Monday, February 22, 2010

Deep in the annals of Semitic history is a lesson...

Effective leadership arises in a three-phase process that encompasses, though not in any particular order:
~willingness to take corrective action
~benevolence
~anointing.
Let's take a look at an example from ancient history.
Abraham, the patriarch of Semitic cultures, had a nephew who had gotten himself into a bad situation. There was a war going on between tribal kings in the valley of Siddim, an area in Israel that is now covered by the Dead Sea. A powerful warlord named Chedorlaome had gathered some lesser kings; together they went on a conquering spree. After mounting an assault on the town of Sodom, Chedorlaome's forces pillaged their settlement and took some prisoners, one of whom was Lot, Abraham's nephew.. A fugitive from Lot's camp managed to escape, and reported to Abraham that his nephew had been taken away. The patriarch then assembled a band of his trained men, pursued the marauding armies, defeated them, and rescued Lot.

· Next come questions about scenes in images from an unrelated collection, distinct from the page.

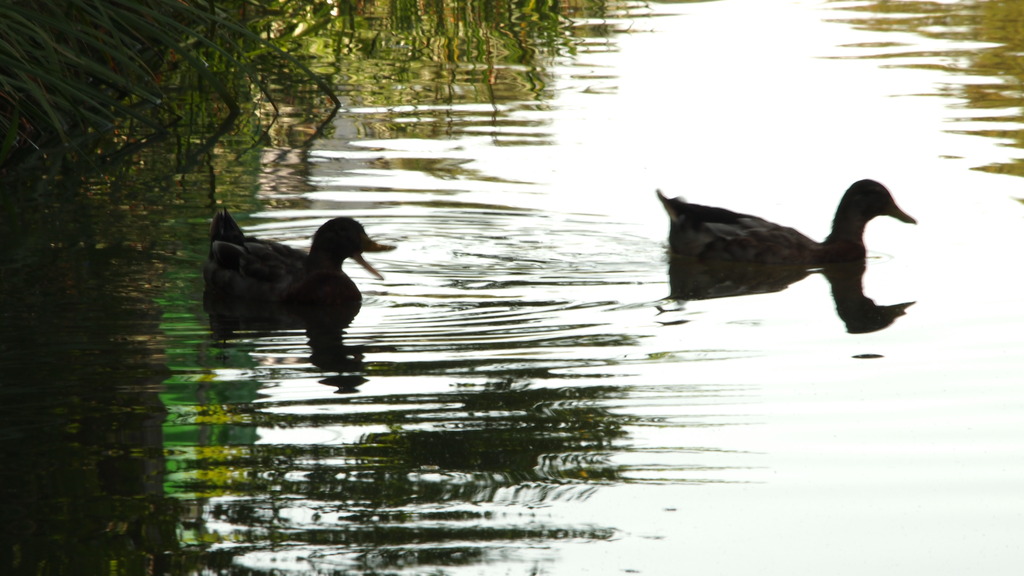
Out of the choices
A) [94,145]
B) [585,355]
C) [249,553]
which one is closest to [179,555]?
[249,553]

Thus did Abraham's willingness to take corrective action fulfill the first condition of his subsequent role as patriarch of the Semitic peoples.
After this assertive mission of deliverance, Abraham found himself surrounded by a group of thankful people (including his nephew Lot) and a collection of recovered goods.
One beneficiary of Abraham's military prowess, the king of Sodom, offered all the booty to Abe as a reward. But the benevolent leader was satisfied with the mere rescue of his nephew and, presumably, the restoration of peace and justice. So he declined the grateful king's offer. Abraham's selfless distributions of windfall resources that might have been used toward his own enrichment were instead given to the recovering refugees.

Among those gathered at the occasion of Abraham's victorious return from battle was Melchizedek, the king of Salem (now called Jerusalem), who was also a priest, or person having spiritual enablement. Melchizedek pronounced a blessing on Abraham, and Abraham, discerning the spiritual authority imparted in that blessing, bequeathed a tenth of the captured goods to Melchizedek for his priestly use. Abraham then went on to become, you know, a pretty important guy in the history of world events.

Thus was leadership legitimatized in an ancient civilization in a two-pole balance of power between the king and the priest.

Parallel to this in secularized 21st-century democracy is the sharing of governance that is initiated when our Chief Justice administers the oath of office to the President, whose agenda is determined by a third authoritative source, the people's Congress.

Legitimacy requires, then: willingness to take corrective action, benevolence, and anointing. In our modern scheme of bestowing authority, the anointing ( legitimacy to govern), is now understood to originate among the people collectively, instead of some priest or pope. In the American manifestation of that principle, the President's anointing to lead is derived, according to the Constitution, from the consent of the governed instead of, say, coronation by a religious leader.

In the confusion of 18-century emerging democratique republicanism , it's a lesson not fully comprehended by Napolean, who impulsively grabbed the crown of French emporership from pope Pius VII. Bonaparte's eagerness to embody the new zeitgeist propelled him into a presumptuous grabbing of power that ultimately led to his demise and the decline of French hegemony.

120 years later, Hitler made a similarly disastrous presumption, although his delusion about the source of legitimacy went much deeper than Napolean's. But that's a different historical lesson.